Tarefa 1. No relato da visita ao asilo, qual é a história que o Sujeito 1 repete com orgulho?
Tarefa 2. Dê sequência ao relato da visita ao asilo, começando logo depois da última frase.

Texto.
======

Encontro alguns idosos fumando do lado de fora, mas tentarei falar com outros na
sala.
Mais uma vez alguns deles apenas me cumprimentam. Percebo que
responder a um cumprimento pode ser uma questão de respeito entre os idosos,
mesmo eles não querendo falar comigo.
Minha namorada parece estar constrangida mas tentando se
aproximar de uma velhinha, tentarei dar umas dicas para ela se aproximar e
começar uma conversa. O velhinho Gaucho esta sozinho no sofá, tentarei puxar
assunto para ver se consigo fazer ele cantar. Primeira musica do gaúcho. Fiquei tão
empolgado que não prestei atenção na letra.
Sujeito 1 (como o chamarei daqui pra frente) está constantemente
lendo o jornal. Quando ele fala, seu bigode se mexe para acima e para abaixo. Ele
repete uma historia que parece lhe dar muito orgulho, a história de como ele
aprendeu a ler, adicionar, subtrair, dividir sem ter feito o ensino fundamental e
médio. Este fato o faz sentir orgulhoso de si mesmo. Quando fala disso, não pode
faltar o estufar do peito. E depois começar a falar do Rio Grande do Sul, sua região
de origem.
O velhinho “gaúcho”, às vezes, durante a leitura diaria do jornal,
lembra da sua passagem pelo exército de Rio Grande do Sul e faz a continência
militar, lembrando-se mais uma vez que para fazer o serviço militar era necessário
saber ler e escrever e novamente estufa o peito ao relembrar que ele sabia ler e
escrever melhor que muitos dos seus colegas no exército, segundo a versão dele.
Vou falar com os velhinhos que estavam fumando do lado de fora.
Eles não cantam, no entanto, falam todos de musica sertaneja. O Sujeito 1 chega, e
de alguma forma completa a musica que acabou de cantar faz alguns minutos. Com
um recitativo prévio à musica, e falando da vida de um músico, segundo ele gaúcho,
de nome Teixeirinha (confiro posterioromente que ele é um ícone da cultura gaúcha
da década dos 50’s e 60’s segundo o próprio sitio web em homenagem ao cantor e
o site de wikipedia).
Sem necessidade de uma pergunta direta, Sujeito 1 lembra da rádio
onde escutava as músicas do falecido cantor gaúcho e então se levanta do sofá
com dificuldade e devagar. Ele é um velhinho de estatura média com um corpo
robusto mais ao caminhar como a maioria dos seus colegas de asilo se afasta
andando devagar e pausado, uma das adversidades físicas da idade.
Hoje a visita terminou mais cedo. Chegamos às 10h e
aparentemente o almoço é as 11h30. Minha namorada confirma que conseguiu falar
com uma velhinha e gravar ela quase cantando uma musica da radio.
Resumo da Visita: aparentemente, o problema de falar com as
velhinhas parece ser uma questão de género. Eu presumo tenha a ver com algum
conceito antigo de respeito ou até de medo com os homens.

======

Registros de perguntas sobre cenas:
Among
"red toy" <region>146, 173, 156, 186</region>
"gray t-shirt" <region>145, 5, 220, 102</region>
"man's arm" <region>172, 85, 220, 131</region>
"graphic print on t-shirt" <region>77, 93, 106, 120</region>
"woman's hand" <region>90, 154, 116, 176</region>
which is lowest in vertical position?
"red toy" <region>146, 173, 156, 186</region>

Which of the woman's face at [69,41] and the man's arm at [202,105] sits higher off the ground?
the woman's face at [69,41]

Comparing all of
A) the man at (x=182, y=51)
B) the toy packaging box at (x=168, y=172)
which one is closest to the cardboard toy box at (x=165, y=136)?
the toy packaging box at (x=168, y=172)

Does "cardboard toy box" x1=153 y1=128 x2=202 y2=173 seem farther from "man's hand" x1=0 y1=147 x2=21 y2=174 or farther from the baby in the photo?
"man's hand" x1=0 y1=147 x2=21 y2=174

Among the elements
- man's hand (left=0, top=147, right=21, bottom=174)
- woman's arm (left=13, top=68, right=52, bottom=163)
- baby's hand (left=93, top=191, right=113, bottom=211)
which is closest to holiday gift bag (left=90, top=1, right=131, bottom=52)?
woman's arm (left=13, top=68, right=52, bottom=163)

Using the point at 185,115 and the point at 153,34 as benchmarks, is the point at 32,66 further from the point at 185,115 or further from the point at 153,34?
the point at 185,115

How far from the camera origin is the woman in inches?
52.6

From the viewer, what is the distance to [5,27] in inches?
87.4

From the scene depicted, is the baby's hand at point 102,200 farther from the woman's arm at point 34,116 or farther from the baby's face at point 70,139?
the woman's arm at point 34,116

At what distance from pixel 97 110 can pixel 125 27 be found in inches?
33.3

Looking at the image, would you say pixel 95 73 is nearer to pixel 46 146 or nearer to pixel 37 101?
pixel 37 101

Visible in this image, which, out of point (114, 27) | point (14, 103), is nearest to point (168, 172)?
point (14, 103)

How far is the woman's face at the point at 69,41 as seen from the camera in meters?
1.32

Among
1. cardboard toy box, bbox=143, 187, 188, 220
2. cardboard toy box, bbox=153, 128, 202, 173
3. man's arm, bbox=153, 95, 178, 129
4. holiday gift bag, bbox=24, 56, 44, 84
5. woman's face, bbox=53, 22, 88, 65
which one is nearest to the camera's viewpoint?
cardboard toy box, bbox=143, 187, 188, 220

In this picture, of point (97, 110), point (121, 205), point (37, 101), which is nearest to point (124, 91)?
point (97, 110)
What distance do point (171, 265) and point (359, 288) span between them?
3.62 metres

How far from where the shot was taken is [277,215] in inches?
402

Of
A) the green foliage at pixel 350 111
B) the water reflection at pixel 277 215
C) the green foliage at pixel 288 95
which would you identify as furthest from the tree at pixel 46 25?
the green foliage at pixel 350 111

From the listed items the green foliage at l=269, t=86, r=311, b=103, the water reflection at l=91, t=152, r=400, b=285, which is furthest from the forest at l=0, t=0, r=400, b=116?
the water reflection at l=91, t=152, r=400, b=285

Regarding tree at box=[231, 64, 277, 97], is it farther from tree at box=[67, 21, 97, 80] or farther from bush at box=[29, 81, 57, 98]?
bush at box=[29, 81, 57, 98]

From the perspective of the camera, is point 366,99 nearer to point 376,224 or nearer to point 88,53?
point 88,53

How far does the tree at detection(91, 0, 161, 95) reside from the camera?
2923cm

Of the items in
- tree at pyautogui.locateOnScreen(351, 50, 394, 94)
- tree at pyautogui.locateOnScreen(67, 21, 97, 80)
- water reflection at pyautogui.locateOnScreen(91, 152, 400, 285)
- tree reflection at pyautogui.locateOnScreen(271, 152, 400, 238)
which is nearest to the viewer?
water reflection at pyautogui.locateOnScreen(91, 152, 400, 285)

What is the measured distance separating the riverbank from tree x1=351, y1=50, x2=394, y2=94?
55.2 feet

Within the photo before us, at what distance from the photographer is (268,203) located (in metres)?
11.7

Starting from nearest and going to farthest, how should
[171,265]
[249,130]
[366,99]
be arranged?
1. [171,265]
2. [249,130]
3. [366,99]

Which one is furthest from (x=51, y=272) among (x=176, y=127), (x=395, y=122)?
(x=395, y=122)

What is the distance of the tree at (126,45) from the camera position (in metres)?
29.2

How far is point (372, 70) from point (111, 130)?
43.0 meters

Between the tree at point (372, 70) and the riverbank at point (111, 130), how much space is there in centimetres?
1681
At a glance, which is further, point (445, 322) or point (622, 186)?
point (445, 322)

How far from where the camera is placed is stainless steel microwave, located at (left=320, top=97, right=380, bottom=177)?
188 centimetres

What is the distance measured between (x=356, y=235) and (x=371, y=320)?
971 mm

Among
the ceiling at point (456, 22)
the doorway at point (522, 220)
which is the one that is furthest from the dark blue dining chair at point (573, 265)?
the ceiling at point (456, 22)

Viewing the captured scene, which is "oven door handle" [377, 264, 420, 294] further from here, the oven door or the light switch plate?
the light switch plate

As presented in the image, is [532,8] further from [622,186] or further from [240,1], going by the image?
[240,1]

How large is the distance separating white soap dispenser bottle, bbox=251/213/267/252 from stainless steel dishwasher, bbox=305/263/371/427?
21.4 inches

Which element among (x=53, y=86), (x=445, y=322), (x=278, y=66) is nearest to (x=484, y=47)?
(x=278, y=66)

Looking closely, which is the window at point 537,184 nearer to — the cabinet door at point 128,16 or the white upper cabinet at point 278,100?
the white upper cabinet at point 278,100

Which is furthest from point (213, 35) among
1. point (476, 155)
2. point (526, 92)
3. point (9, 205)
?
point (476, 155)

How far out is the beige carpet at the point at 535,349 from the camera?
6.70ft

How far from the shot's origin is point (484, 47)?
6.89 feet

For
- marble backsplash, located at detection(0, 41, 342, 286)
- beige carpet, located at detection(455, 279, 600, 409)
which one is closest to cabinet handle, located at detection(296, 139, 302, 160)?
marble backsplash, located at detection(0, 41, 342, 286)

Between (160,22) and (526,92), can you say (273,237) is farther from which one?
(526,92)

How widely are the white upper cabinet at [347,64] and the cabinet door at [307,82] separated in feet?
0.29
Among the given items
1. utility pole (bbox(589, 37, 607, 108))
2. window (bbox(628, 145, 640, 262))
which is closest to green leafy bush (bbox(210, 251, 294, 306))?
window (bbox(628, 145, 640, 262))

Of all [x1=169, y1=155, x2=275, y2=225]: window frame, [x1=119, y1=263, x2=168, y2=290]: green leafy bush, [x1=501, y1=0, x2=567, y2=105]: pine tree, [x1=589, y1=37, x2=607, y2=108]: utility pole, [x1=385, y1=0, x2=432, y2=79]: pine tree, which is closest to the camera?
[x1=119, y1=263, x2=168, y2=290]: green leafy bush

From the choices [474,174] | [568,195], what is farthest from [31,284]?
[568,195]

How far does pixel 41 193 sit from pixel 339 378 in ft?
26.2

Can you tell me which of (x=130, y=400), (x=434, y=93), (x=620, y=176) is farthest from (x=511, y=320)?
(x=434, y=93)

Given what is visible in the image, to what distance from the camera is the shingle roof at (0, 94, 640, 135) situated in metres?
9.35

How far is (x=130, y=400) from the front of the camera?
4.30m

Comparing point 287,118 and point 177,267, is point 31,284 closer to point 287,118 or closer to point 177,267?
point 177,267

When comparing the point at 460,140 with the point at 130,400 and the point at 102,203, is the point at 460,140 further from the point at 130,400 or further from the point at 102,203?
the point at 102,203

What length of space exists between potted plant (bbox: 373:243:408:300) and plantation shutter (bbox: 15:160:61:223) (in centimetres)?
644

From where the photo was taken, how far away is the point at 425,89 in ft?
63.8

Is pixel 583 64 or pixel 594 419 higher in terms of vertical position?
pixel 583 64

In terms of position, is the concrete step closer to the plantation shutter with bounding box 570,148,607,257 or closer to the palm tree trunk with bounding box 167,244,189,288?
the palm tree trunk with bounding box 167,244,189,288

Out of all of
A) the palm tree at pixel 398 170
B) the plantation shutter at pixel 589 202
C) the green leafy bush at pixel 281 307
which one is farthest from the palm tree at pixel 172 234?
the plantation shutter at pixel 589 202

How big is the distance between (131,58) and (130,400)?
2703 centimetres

======

Resposta 1. A de como ele aprendeu a ler, somar, subtrair e dividir sem ter feito o ensino fundamental e médio.

Resposta 2.
Segundo a minha namorada, e pelo que se escuta na gravação, a
velhinha seria do Paraná. Não canta, mais provavelmente foi a única em ter a
experiência de haver assistido a um show de sertanejo universitário ou algum
desses repertórios mais modernos. Toda a fala da velhinha sobre música parece
estar relacionada com a radio da recepção.
Sujeito 4 (como chamarei a velhinha) caminha pausadamente,
como a maioria dos seus colegas, porém além de ser um efeito da velhice, parece
caminhar como se estivesse em uma nuvem. Quase dá para imaginar ela em outros
tempos, mais nova e com o sorriso que a caracteriza. Sujeito 4 sempre senta no
mesmo sofá a escutar as musicas sertanejas que ela gosta e fazem lembrar da vez
que ela foi em um show de um cantor sertanejo.
A única velhinha do asilo que concordou em participar da pesquisa,
apresentou sempre uma boa disposição. Me pareceu perceber, durante as visitas ao
lar, que tinha um cuidado especial pela aparência, talvez como forma de carinho ao
mundo, refletindo um gosto pela estética feminina do cinema dos anos ’50. Por
outro lado, mesmo não sabendo as letras das músicas que escuta na radio, ela
sempre acompanha a melodia cantarolando com muita atenção.
Consegui além identificar e ler um pouco do mencionado Teixerinha,
parece ser um símbolo da musica gaúcha, só não fui capaz de achar a musica com
a letra como foi cantada pelo idoso.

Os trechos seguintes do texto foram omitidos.